LeGuin initially moved away from accepting the claim that she set out to challenge the reader's settled way of viewing the world by taking on gender as her central topic. She denied being a feminist writer. In her own words The Left Hand of Darkness is "a book about betrayal and fidelity" rather than issues of gender specifically. However, this topic is unavoidable as by removing gender she calls all the more attention to its presence in our daily lives. In her revision of "Is Gender Necessary Redux" she says,  ["The fact," is however, that there are other aspects to the book, which are involved with its sex/gender aspects quite inextricably] (LeGuin, 8). Thus she acknowledges the unavoidability of facing the issues of sexuality and gender which she initially downplayed for fear of being considered a feminist author.
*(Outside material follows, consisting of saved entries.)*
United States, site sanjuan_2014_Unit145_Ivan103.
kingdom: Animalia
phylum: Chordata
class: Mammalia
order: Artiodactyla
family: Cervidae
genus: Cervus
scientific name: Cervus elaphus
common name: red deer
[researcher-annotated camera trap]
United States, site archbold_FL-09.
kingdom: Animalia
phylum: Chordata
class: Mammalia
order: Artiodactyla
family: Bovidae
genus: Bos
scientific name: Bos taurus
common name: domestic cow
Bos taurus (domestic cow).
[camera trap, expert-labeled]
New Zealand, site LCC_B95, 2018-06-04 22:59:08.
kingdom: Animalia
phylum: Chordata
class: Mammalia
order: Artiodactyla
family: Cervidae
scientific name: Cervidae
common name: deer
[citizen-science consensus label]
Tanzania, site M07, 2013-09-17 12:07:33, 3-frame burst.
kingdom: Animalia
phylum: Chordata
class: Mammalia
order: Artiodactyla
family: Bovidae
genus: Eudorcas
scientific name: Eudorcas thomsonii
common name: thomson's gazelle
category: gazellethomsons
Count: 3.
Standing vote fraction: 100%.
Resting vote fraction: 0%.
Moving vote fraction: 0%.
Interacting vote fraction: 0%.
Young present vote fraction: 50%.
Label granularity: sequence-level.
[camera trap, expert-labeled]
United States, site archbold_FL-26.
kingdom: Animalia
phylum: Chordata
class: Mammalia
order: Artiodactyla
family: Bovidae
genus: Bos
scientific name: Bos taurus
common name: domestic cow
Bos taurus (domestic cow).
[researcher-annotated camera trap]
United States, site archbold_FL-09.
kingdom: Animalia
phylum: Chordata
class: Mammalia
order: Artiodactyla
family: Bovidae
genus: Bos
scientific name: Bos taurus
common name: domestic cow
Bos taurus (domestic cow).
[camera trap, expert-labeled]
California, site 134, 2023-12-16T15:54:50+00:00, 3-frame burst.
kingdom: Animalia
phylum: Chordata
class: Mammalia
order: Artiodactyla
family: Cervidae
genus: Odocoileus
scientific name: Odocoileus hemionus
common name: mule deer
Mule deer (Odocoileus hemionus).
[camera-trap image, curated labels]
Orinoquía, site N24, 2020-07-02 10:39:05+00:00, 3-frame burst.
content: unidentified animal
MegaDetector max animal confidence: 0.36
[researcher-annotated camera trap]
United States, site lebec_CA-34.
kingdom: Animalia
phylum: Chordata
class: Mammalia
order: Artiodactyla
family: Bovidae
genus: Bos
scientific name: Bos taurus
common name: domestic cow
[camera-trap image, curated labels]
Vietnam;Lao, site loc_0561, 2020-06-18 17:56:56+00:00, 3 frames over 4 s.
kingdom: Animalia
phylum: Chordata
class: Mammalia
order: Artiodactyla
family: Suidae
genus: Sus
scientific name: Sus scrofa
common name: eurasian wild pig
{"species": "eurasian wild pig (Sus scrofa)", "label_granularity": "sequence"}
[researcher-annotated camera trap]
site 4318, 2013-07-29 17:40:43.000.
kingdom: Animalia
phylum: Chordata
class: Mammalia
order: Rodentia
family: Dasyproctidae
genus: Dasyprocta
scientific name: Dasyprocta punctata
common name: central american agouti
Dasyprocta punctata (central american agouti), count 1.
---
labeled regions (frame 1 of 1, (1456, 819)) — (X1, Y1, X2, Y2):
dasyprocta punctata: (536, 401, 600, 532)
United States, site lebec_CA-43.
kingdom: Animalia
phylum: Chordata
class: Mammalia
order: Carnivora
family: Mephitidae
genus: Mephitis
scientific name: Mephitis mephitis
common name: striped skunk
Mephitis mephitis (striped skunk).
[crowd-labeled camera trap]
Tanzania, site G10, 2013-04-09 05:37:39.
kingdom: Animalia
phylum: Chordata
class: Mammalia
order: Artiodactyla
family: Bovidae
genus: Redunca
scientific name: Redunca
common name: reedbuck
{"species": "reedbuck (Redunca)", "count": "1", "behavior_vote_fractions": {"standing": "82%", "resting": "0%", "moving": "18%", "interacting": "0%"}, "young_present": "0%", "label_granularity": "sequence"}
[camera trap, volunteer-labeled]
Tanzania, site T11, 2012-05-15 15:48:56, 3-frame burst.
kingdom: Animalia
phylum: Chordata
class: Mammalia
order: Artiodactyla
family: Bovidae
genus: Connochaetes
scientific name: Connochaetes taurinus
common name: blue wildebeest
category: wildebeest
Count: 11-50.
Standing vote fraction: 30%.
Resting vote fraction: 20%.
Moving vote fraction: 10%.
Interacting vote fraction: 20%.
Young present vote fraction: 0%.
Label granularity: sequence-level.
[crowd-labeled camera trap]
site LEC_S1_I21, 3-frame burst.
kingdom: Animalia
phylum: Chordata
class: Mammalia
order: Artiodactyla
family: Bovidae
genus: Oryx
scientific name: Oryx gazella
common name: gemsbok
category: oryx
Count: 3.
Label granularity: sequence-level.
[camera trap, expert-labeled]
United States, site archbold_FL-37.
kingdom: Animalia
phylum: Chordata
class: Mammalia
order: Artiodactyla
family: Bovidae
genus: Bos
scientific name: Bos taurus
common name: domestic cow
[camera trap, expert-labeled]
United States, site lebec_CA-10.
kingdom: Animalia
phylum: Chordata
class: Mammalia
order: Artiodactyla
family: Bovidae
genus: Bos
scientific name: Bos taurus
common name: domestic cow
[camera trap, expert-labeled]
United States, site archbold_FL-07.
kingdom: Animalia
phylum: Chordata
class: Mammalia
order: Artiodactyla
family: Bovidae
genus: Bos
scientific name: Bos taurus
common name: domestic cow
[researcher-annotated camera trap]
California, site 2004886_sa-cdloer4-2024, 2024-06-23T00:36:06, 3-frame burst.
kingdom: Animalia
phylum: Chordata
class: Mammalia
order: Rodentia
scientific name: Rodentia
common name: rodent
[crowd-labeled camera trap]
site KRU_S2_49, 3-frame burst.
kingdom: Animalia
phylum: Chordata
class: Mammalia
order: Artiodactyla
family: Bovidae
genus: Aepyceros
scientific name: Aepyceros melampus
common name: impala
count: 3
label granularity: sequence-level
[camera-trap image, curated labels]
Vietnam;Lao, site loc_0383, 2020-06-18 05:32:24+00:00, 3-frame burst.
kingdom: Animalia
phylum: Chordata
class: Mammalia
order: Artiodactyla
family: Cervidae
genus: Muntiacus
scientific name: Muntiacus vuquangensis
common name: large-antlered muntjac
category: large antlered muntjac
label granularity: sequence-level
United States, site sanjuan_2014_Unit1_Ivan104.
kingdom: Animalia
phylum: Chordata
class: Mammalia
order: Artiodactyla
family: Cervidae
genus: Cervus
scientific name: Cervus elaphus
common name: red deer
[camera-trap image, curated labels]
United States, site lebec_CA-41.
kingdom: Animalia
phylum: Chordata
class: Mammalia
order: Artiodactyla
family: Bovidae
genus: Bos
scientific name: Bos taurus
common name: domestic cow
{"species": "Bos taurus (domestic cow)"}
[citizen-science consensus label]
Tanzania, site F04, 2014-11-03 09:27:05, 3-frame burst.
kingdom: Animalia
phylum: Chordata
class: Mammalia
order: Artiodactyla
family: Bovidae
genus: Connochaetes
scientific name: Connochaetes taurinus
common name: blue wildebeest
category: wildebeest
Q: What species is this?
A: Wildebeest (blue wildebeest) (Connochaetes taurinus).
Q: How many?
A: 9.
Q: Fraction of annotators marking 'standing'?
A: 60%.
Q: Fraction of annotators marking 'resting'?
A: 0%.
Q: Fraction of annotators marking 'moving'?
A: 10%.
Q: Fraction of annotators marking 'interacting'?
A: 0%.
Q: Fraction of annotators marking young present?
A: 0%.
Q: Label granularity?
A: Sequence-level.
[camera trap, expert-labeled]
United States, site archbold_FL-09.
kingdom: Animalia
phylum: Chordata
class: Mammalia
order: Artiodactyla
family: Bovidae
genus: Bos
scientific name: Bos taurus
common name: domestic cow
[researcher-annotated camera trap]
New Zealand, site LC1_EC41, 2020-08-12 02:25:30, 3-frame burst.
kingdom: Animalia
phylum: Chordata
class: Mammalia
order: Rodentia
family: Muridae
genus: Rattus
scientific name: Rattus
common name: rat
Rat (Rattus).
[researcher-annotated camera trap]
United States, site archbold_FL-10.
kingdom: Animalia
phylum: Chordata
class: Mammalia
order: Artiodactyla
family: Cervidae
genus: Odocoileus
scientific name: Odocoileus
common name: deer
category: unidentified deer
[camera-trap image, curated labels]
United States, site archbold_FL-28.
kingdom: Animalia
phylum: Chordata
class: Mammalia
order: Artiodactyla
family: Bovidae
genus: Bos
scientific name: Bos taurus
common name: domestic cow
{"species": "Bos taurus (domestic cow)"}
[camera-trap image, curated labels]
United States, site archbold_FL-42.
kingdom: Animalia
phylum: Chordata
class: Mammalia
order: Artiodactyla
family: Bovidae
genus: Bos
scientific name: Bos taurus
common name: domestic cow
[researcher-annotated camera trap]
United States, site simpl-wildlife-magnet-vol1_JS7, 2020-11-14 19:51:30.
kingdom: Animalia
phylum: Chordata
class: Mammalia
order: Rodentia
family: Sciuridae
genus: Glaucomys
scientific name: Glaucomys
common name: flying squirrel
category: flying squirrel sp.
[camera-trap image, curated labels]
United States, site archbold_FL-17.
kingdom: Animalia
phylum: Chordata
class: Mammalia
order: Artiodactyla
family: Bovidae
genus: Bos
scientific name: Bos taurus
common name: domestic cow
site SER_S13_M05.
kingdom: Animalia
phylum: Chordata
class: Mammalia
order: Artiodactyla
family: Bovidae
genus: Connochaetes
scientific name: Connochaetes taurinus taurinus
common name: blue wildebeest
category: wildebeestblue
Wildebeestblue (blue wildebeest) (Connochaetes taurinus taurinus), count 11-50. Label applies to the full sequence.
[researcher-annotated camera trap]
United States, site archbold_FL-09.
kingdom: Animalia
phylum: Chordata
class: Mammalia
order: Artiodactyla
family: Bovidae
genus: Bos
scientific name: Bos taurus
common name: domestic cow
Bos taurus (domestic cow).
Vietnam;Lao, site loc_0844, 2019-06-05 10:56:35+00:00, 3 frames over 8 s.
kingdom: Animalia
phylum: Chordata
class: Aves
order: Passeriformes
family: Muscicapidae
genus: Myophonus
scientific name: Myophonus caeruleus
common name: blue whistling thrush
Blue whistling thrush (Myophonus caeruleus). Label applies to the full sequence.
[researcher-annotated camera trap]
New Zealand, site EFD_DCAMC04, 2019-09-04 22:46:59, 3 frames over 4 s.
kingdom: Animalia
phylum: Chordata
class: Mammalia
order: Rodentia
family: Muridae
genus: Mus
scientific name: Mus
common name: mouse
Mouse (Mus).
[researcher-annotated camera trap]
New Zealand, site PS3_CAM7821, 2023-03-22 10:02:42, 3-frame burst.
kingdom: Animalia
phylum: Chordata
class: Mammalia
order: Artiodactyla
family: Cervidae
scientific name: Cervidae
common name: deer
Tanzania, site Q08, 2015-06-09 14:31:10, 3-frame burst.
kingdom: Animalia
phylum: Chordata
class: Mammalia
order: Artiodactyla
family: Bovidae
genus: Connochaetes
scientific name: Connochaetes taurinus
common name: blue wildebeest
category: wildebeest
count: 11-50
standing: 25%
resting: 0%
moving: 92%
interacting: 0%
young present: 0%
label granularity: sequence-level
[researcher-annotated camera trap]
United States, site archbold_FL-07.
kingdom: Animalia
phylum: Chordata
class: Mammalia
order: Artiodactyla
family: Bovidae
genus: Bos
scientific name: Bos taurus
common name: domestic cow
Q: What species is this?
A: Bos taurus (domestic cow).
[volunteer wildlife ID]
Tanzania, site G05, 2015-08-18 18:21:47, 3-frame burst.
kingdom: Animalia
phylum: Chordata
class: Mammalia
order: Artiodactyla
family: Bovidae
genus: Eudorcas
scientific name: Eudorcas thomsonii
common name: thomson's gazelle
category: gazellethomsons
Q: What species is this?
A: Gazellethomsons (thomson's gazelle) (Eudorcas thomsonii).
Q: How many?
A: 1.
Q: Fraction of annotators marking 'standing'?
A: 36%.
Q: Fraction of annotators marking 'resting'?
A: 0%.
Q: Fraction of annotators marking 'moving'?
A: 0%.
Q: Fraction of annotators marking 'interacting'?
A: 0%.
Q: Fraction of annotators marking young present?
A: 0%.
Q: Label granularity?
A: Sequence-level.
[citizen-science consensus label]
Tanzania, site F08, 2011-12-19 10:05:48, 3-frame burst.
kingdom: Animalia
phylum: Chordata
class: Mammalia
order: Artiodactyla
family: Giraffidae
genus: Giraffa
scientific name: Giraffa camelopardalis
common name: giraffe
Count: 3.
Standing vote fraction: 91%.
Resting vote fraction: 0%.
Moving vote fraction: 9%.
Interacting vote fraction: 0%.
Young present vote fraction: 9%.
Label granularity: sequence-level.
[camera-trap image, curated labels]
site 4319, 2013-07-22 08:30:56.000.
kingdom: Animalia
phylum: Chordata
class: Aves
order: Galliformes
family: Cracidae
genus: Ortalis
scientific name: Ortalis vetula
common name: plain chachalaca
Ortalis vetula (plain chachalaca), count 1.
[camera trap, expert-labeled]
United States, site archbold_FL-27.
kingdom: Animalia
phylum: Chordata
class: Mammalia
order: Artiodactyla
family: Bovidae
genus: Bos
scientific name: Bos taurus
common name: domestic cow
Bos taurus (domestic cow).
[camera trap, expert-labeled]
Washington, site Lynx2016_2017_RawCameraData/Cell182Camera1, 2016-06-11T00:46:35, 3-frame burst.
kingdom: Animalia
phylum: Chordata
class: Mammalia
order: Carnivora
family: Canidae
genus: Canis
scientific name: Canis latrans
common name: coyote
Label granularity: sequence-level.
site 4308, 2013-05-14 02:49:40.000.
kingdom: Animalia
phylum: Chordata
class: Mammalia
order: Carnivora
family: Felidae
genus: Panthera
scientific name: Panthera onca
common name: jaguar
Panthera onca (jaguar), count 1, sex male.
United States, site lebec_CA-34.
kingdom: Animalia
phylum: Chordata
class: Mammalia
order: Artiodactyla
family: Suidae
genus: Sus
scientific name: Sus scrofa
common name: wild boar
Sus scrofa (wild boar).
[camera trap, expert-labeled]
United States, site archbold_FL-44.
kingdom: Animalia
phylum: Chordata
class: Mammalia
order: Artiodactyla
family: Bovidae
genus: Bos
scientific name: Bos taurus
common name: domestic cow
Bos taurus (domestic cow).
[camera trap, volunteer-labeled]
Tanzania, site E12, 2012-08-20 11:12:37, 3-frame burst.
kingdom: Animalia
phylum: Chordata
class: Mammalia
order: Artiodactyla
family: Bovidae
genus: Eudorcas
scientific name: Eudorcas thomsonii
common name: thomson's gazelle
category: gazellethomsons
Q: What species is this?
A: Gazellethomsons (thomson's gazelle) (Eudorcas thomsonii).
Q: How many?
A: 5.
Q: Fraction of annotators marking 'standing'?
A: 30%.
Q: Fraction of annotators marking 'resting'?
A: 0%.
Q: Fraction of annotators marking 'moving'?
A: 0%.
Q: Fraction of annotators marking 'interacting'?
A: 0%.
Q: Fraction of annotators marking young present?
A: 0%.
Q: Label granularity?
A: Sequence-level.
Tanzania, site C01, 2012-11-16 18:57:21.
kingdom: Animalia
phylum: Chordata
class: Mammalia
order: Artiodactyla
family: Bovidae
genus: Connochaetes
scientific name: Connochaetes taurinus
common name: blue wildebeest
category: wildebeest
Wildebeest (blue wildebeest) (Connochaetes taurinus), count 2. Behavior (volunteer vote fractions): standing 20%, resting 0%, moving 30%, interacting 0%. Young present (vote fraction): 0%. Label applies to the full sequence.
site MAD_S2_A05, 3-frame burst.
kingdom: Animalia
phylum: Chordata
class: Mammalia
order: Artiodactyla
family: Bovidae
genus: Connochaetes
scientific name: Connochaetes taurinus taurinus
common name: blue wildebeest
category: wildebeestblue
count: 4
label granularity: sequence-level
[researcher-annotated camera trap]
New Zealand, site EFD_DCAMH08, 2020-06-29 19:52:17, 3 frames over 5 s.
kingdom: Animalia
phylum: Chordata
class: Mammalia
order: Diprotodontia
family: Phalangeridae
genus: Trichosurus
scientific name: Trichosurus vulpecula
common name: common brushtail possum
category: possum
Indeed, she claims that, "[At the very inception of the whole book, I was interested in writing a novel about people in a society that had never had a war. That came first. The androgyny came second. (Cause and effect? Effect and cause?)]" (LeGuin, 10). For LeGuin diffusion of gender followed from the conception of a world without conflict on the scale of war. This lack of gender duality, one of several lacks including a continuity in seasons, causes a sort of fluidity in form among the Gethens not found in the people of Earth and the larger Ekumen empire.

Genly finds his hosts on Gethen to be androgynous and not clearly indicative of either gender. This is apparent in his encounter with Estraven early on, "yet whenever I thought of him as a man I felt a sense of falseness, of imposture" (LHoD, page 12). This mirrors LeGuin's later lamenting of her own inability to separate her view of a gender neutral people by insisting upon using a masculine pronoun.

LeGuin's inability at the time of writing the novel to divest herself of this preoccupation with the gendered, male-dominated pronoun shows how she is bound in to the system of expression. That is to say, that her not recognizing the issue with the use of the word "he" indicates how she viewed the words that make up our world in a way that was not tied to gender inequalities, which appears naive. Her opinion on the use of a male instead of a neuter pronoun changes from believing that they don't matter to, [If I had realized how the pronouns I used shaped, directed, controlled my own thinking, I might have been "cleverer"] (LeGuin, page 15).  Through the use of gendered pronouns LeGuin appealed to the mainly male science fiction audience.

Her choice of a firmly male character also establishes the concept that the world is viewed through a male lense. As demonstrated by her choice of pronouns this extends as far as to the author's choice of how to identify the characters. This raises the question of how far our societal reliance on masculinity extends– considering that LeGuin is a woman.